Et voici le second : « Le sac de Judas s’étant mué en sac de prestidigitateur, si Pierre y enferme son pot et sait attendre un peu, il en sortira deux pots qui seront à lui, tous deux pleins de bouillon ; et si Paul y enferme sa bouilloire et sait patienter, il en sortira pour lui deux bouilloires, chacune pleine de poisson. Ceci, c’est le grand principe de l’intérêt[3], » absurde, impossible, mais dont les propriétaires de bouilloires et de pots font une monstrueuse réalité en ne prêtant aux pauvres les bouilloires et les pots dont ceux-ci ne peuvent se passer, qu’à la condition qu’ils leur seront rendus multipliés par un dur et nouveau travail de chaudronnerie, et, de plus, remplis de bouillon et de poisson. Laissés à eux-mêmes, les pots n’engendrent point de pots, ni les billets de banque de billets de banque. Toute richesse dont s’accroît la richesse prêtée est œuvre de l’emprunteur, fruit de son travail ; par conséquent, elle n’appartient qu’à lui. Que le créancier, non content que son bien lui revienne intact, exige, sans avoir pris part à ce travail, une parcelle de ce fruit, il commet le péché d’usure.

  1. Unto this Last, II.

# ACTIVITÉS PROPOSÉES:
1. Indiquez si chacune des affirmations suivantes s'accorde avec le texte sur l'usure, en citant les mots qui tranchent la question.
(a) Les billets de banque laissés à eux-mêmes engendrent d'autres billets de banque.
(b) La richesse dont s'accroît la richesse prêtée appartient à l'emprunteur.
(c) Dans l'image du sac, Paul y enferme un pot.
2. Répondez brièvement aux questions suivantes à partir du texte sur l'usure.
(a) De quoi chacune des deux bouilloires de Paul sera-t-elle pleine ?
(b) Quel nom le texte donne-t-il au principe qu'illustre le sac ?
(c) Quel péché commet le créancier qui exige une parcelle du fruit du travail de l'emprunteur ?
3. Prolongez le texte sur l'usure en quelques lignes, à partir de sa dernière phrase.

# DONNÉES ÉTUDIÉES:
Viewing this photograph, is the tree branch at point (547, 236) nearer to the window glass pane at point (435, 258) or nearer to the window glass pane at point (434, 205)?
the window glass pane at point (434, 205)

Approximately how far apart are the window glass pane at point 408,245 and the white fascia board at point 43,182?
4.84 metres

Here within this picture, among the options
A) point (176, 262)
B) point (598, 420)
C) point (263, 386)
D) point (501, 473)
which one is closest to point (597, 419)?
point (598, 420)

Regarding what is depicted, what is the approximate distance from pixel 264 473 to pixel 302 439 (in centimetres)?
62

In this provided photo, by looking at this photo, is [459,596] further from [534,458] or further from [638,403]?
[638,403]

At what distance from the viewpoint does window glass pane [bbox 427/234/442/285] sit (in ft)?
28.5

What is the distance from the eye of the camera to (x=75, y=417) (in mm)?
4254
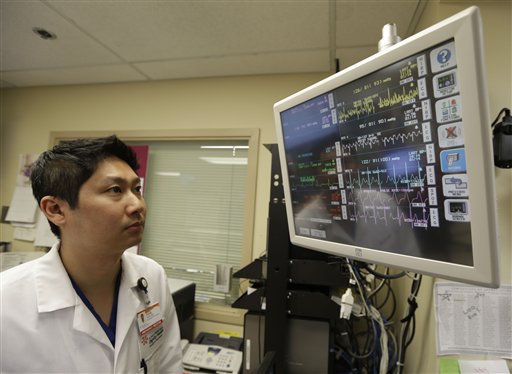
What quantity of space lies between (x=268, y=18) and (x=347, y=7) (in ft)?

# CORRIGÉ:
1.
(a) Non : « Laissés à eux-mêmes, les pots n’engendrent point de pots, ni les billets de banque de billets de banque. »
(b) Oui : « Toute richesse dont s’accroît la richesse prêtée est œuvre de l’emprunteur, fruit de son travail ; par conséquent, elle n’appartient qu’à lui. »
(c) Non : « si Paul y enferme sa bouilloire »

2.
(a) De poisson.
(b) Le grand principe de l'intérêt.
(c) Le péché d'usure.

3.
  2. L’exemple des fermiers et de l’intermédiaire ne s’applique pas au commerce proprement dit, mais à la spéculation, aux accaparemens (trusts et corners. On peut poser que le commerce crée de la richesse par cela même qu’il permet à chacun de se procurer les choses dont il a besoin en échange de choses dont il n’a pas besoin. Par cet échange, la quantité des objets qui servent à la vie, définition vraie de la valeur, suivant Ruskin, se trouve accrue.
  3. Fors, lettre XIV. C’est ici le point le plus vulnérable de la thèse ruskinienne. L’intérêt diffère de l’usure justement en ce qu’il n’est pas le fruit d’un prêt aux pauvres. En général, et surtout aujourd’hui, l’intérêt est la récompense de celui qui, s’abstenant d’une jouissance immédiate, aide à la création de richesses nouvelles, — création dont l’une des conditions nécessaires est la présence de la richesse prêtée.